20th January 2022
The results of the excavation and analysis of the archaeology on the A21 Tonbridge to Pembury Dualling Scheme in Kent have been published in a new Oxford Archaeology monograph
The volume, The Castle Hill Brickworks and Somerhill Estate, explores the well-preserved remains of a 19th-century rural estate brickworks, very few examples of which still survive. The brickworks were established by 1833 within the grounds of the Somerhill Estate, and continued to produce bricks, tiles and drains for the estate and the local area until the 1930s.
The excavated remains included three kilns, six drying sheds, a workshop and two pugmills, together with a cottage, office, clay pits and ponds, and provide the most complete picture of a rural brickworks that has been published from anywhere in the south-east of England.
Construction of the road necessitated the removal of Burgess Hill Farm, one of the post-medieval farms attached to the estate.
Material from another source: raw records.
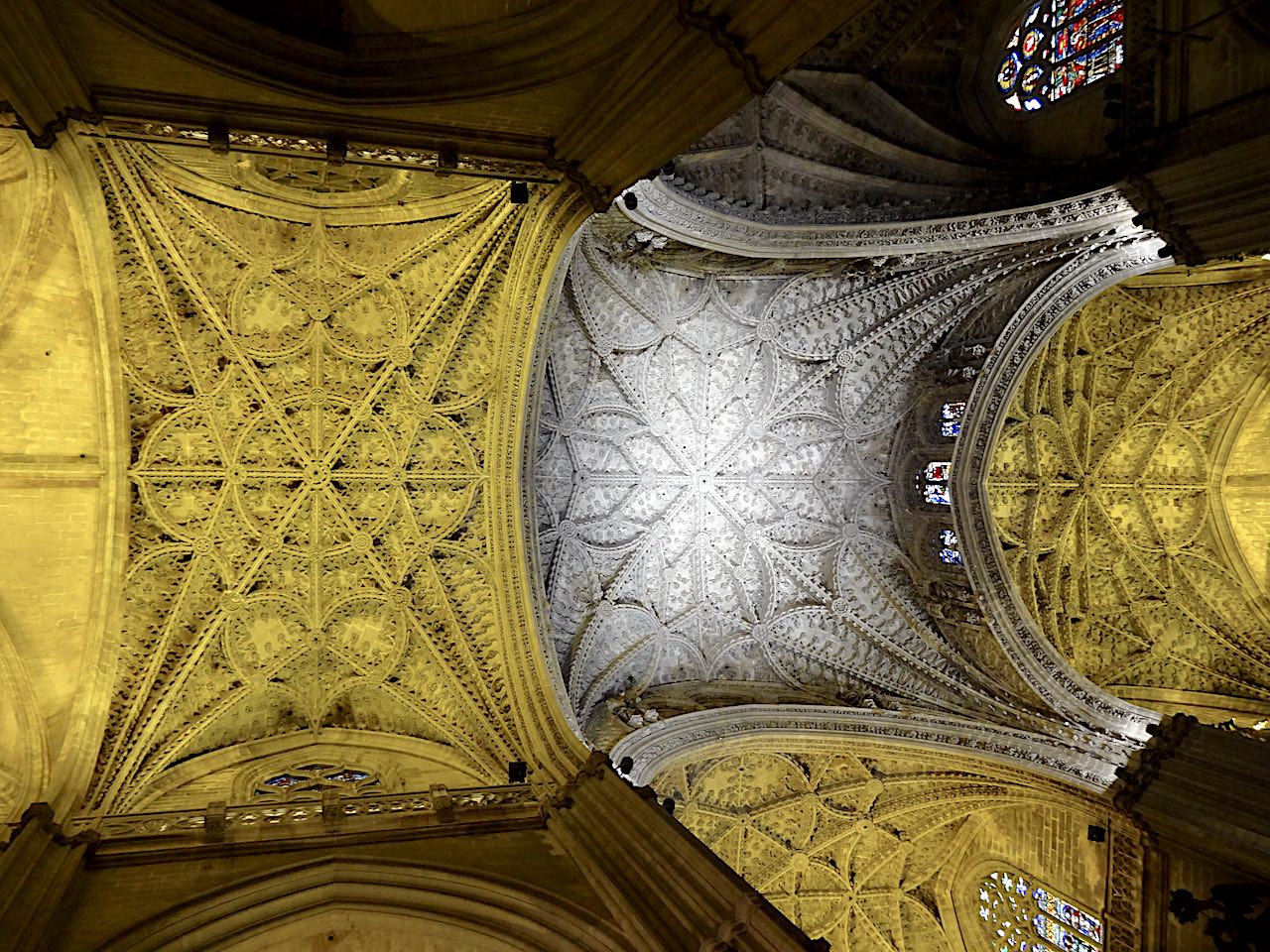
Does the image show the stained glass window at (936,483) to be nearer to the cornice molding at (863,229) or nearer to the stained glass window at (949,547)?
the stained glass window at (949,547)

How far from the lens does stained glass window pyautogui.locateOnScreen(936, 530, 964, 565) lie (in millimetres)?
10741

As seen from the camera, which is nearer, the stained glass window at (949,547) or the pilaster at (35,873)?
the pilaster at (35,873)

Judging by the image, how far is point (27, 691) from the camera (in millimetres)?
7289

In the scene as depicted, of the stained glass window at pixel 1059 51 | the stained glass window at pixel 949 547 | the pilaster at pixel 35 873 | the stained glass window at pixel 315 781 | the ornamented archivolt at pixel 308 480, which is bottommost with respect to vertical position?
the pilaster at pixel 35 873

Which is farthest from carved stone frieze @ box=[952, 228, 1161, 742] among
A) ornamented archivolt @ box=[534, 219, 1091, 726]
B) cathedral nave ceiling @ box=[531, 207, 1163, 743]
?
ornamented archivolt @ box=[534, 219, 1091, 726]

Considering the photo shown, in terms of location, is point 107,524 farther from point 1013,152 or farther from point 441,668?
point 1013,152

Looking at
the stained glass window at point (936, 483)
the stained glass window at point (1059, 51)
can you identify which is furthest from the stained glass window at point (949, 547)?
the stained glass window at point (1059, 51)

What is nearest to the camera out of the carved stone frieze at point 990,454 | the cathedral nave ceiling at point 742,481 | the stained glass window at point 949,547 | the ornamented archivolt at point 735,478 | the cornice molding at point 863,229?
the cornice molding at point 863,229

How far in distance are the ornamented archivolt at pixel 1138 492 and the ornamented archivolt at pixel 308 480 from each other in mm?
8346

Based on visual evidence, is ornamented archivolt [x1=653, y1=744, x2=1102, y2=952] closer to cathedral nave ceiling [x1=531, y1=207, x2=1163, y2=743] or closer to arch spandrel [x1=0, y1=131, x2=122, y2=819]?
cathedral nave ceiling [x1=531, y1=207, x2=1163, y2=743]

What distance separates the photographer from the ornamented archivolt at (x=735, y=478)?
33.7 ft

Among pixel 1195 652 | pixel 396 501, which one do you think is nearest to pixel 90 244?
pixel 396 501

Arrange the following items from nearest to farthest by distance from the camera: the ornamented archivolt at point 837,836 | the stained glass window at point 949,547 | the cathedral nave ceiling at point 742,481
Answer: the cathedral nave ceiling at point 742,481 < the ornamented archivolt at point 837,836 < the stained glass window at point 949,547

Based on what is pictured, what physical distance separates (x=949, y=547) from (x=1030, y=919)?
16.9 ft
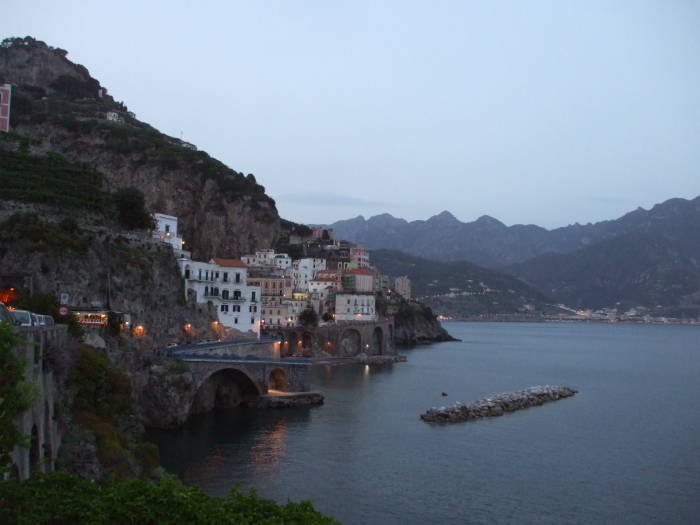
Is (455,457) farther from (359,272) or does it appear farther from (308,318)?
(359,272)

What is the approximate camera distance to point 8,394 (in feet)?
57.8

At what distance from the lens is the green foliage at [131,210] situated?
6975cm

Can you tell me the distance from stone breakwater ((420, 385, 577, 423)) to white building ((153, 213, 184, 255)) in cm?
3394

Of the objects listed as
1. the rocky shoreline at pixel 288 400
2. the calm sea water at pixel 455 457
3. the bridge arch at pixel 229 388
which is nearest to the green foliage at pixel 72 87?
the calm sea water at pixel 455 457

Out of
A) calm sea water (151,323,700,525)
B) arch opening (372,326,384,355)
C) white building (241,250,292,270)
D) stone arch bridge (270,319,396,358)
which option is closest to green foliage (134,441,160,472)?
calm sea water (151,323,700,525)

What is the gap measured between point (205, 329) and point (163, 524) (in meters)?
51.6

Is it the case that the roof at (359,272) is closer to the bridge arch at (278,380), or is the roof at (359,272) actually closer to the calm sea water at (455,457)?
the calm sea water at (455,457)

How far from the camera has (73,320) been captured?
3900 centimetres

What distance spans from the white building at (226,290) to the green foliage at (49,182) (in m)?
10.7

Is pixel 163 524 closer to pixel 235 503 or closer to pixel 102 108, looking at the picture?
pixel 235 503

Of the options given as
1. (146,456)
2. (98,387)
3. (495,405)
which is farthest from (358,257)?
Result: (146,456)

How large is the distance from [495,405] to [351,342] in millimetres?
50610

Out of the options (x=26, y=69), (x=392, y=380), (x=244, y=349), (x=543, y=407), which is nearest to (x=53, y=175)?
(x=244, y=349)

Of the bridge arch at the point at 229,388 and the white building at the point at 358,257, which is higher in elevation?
the white building at the point at 358,257
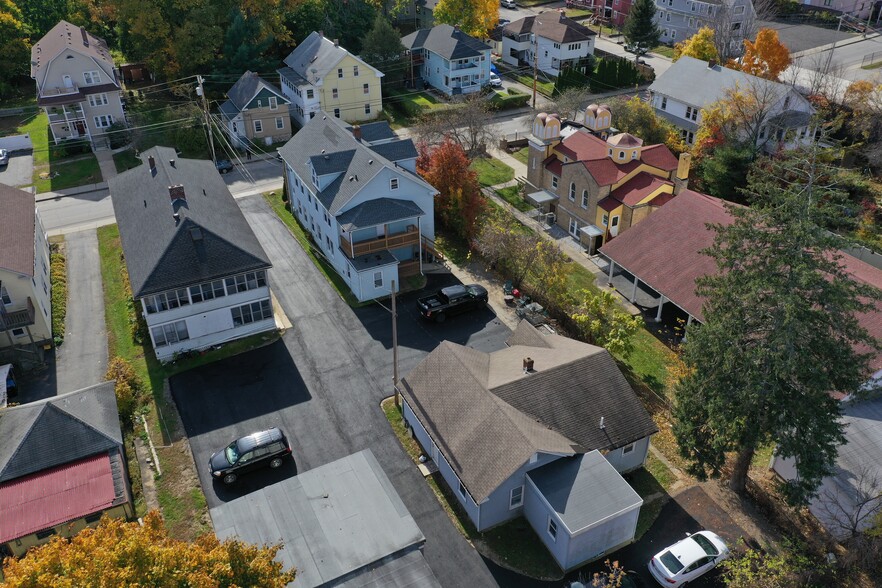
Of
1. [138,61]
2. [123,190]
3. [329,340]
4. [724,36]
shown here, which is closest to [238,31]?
[138,61]

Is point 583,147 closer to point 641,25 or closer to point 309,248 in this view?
point 309,248

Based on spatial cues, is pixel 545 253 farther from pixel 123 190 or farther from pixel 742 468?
pixel 123 190

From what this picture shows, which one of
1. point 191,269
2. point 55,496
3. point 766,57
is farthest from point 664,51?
point 55,496

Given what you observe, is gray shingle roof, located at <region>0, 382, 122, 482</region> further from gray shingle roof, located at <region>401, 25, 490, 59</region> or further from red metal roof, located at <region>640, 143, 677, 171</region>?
gray shingle roof, located at <region>401, 25, 490, 59</region>

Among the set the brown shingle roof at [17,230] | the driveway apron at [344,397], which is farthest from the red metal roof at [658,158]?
the brown shingle roof at [17,230]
Buildings were recorded before their demolition, and trenches were excavated to characterise the below-ground remains.
Both the brickworks and the farm were situated alongside the Tonbridge to Hastings road (later the A21), and between them a turnpike milepost was found in situ, and the remains of the 17th/18th-century road were preserved at a passing place on the slope up to Castle Hill, where timber for the brickworks was grown.
The book, priced at £15, is available from Oxbow Books.